If that's the case, you wonder why Harvin didn't have an MRI earlier in the week, as is typical NFL protocol. But let's not sweat the details of what appears to be another massage of the truth from this organization. The more important question is whether Wilf views the episode as a normal ebb and flow of a football season or part of a pattern that suggests Childress will have trouble cultivating winning efforts from this group.
You could argue that Sunday's game proved that players who are feuding with their coach can still win. But even Favre said: "I would be shocked if we could win games like this week in and week out.

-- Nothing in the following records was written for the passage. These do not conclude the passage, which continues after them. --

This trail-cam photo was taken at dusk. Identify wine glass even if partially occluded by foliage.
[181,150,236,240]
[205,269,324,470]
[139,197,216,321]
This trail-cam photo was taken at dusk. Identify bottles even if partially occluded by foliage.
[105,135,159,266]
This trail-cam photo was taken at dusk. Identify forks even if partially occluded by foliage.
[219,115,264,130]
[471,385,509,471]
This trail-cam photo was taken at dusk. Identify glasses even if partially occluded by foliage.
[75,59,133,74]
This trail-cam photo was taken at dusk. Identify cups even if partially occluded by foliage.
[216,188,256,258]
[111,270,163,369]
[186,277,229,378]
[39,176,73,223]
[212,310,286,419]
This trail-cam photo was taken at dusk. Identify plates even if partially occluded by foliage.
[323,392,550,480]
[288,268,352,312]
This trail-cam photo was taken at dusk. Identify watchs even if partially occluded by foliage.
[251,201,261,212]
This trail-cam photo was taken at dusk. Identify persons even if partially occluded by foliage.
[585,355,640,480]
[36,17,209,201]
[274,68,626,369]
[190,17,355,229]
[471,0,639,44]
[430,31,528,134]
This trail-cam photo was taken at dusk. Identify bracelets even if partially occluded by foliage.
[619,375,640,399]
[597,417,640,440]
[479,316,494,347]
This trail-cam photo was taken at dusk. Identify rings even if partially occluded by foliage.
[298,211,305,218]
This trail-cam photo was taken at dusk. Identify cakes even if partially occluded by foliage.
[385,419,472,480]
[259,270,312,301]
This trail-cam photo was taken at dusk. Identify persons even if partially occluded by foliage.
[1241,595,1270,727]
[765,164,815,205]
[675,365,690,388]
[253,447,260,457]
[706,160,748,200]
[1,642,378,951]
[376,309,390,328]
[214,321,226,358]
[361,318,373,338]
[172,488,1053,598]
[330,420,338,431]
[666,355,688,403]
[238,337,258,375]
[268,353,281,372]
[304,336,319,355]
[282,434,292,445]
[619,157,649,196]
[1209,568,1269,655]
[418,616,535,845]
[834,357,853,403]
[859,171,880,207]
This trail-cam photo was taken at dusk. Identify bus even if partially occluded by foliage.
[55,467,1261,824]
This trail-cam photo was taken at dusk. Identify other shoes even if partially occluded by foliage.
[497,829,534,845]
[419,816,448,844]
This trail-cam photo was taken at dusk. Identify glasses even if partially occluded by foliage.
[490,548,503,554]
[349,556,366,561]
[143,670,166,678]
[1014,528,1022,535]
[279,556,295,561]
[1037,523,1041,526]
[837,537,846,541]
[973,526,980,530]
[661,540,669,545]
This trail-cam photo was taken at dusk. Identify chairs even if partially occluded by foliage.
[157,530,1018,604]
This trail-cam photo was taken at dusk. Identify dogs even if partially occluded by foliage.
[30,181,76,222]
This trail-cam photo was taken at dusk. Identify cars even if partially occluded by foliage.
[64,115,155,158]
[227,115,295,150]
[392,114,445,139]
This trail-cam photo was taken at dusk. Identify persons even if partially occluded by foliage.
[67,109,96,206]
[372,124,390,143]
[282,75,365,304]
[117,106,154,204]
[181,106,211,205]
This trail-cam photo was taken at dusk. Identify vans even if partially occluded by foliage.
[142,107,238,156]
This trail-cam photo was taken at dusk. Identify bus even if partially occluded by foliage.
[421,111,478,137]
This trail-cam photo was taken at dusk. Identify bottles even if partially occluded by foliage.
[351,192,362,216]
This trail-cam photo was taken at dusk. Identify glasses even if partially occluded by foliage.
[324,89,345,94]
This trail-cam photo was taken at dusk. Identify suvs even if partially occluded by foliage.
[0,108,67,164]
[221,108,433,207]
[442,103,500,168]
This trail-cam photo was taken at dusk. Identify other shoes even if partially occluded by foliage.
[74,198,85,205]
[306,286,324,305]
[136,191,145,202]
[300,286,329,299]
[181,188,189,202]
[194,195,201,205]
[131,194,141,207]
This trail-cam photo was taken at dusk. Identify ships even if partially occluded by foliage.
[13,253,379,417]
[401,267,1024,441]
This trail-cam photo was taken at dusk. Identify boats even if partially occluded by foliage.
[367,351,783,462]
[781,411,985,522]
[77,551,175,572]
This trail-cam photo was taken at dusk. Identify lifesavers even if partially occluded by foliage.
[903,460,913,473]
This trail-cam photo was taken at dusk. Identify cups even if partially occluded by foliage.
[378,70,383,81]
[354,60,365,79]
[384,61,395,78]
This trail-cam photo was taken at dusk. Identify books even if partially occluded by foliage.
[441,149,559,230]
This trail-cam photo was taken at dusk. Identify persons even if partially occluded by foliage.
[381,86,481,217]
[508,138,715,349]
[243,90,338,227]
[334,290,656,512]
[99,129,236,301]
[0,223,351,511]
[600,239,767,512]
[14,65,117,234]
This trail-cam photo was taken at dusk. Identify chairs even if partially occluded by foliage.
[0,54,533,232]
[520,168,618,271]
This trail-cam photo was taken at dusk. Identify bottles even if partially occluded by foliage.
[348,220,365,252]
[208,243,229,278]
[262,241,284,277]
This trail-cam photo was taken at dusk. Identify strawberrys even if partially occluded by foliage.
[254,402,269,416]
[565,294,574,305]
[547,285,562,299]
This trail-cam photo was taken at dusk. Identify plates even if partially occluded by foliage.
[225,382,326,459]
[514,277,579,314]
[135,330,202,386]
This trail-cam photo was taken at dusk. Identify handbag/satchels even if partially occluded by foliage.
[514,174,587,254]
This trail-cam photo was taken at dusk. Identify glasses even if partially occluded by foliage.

It's too hard."
Wilf spent much of last week at the team's practice facility and spoke with a number of key players, including Allen. The discussions were more motivational than they were fact-finding, Allen said, but it's hard to imagine Childress' performance never came up.
Sunday didn't materialize into the kind of toxic atmosphere that some of us anticipated at the Metrodome. There were a few "Fire Childress" chants, but for the most part fans sat on their hands in apathy until the end of the fourth quarter. Said receiver Bernard Berrian: "I remember saying to someone, 'Does it even feel like a game out here?' "
The Vikings turned it into an exciting game, leaving Wilf thrilled. So is this the rare case when a pond of water actually appears in the middle of the desert? Or will Wilf be duped by a mirage? I wouldn't want to make that call.